Excerpt from a dataset:
═══

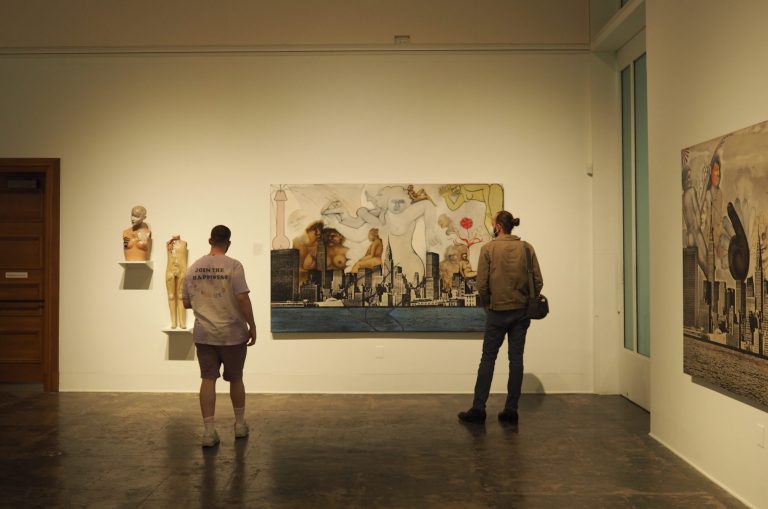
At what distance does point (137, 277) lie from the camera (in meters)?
7.88

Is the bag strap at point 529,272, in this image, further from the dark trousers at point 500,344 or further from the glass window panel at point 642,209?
the glass window panel at point 642,209

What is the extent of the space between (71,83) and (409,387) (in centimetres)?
464

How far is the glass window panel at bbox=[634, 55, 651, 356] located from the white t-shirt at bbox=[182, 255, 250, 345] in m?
3.71

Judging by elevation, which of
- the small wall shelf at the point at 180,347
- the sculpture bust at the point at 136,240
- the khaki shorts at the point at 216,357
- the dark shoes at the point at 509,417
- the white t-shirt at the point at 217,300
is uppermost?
the sculpture bust at the point at 136,240

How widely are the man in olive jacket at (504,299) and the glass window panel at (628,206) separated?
5.23 ft

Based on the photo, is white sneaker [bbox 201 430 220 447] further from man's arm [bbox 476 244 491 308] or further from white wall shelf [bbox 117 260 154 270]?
white wall shelf [bbox 117 260 154 270]

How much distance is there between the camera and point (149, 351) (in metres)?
7.83

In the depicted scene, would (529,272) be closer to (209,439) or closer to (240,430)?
(240,430)

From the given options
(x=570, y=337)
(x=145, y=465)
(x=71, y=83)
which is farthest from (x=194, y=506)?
(x=71, y=83)

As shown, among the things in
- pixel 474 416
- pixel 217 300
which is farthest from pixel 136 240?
pixel 474 416

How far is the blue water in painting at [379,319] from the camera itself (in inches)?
303

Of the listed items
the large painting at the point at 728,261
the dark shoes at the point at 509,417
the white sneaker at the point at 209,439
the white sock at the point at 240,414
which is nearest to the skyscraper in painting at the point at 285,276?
the white sock at the point at 240,414

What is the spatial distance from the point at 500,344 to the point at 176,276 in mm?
3324

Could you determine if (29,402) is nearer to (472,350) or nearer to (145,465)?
(145,465)
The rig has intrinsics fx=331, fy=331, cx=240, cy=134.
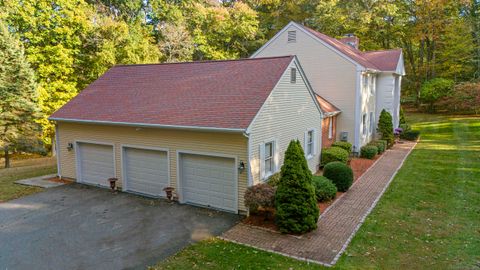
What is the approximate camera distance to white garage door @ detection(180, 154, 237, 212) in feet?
38.1

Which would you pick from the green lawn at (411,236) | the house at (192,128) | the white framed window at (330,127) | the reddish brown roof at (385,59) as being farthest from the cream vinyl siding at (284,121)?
the reddish brown roof at (385,59)

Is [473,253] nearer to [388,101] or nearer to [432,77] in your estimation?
[388,101]

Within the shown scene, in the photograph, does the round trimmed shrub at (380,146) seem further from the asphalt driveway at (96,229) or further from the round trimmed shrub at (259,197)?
the asphalt driveway at (96,229)

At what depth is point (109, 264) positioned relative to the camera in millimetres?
8125

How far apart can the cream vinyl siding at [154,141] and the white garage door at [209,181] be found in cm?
32

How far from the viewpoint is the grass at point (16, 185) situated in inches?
544

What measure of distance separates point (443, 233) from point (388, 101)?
16.9m

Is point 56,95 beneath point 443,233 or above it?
above

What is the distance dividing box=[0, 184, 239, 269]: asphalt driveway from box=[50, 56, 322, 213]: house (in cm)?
106

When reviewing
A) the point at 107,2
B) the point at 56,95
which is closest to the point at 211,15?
the point at 107,2

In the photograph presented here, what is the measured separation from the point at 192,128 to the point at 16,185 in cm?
970

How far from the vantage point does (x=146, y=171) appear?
13.6 meters

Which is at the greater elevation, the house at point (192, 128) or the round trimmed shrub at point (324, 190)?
the house at point (192, 128)

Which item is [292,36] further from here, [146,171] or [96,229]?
[96,229]
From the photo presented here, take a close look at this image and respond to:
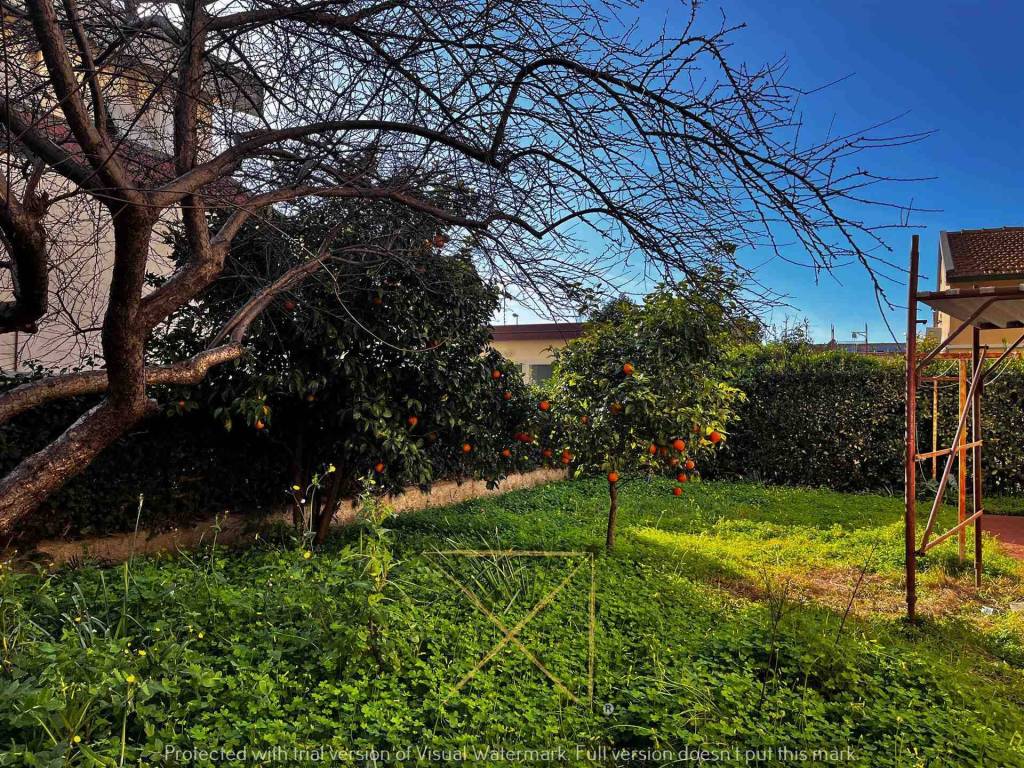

═══

• [PROBLEM REQUIREMENTS]: Please copy out the lines above from the line with "What measure of" through the end of the items, word for word, leaving the pictures out.

• [RESULT OF THE EXERCISE]:
What measure of distance separates point (443, 233) from point (388, 101)?
16.9m

Is point 56,95 beneath point 443,233 or above it?
above

What is the distance dividing box=[0, 184, 239, 269]: asphalt driveway from box=[50, 56, 322, 213]: house (in cm)?
106

When reviewing
A) the point at 107,2
B) the point at 56,95
which is closest to the point at 211,15?
the point at 107,2

In the photograph presented here, what is the measured separation from the point at 192,128 to the point at 16,185 in cm?
970

How far from the vantage point does (x=146, y=171) appear?
13.6 meters

Which is at the greater elevation, the house at point (192, 128) or the round trimmed shrub at point (324, 190)?
the house at point (192, 128)

Which item is [292,36] further from here, [146,171] or [96,229]?
[96,229]
From the photo presented here, take a close look at this image and respond to:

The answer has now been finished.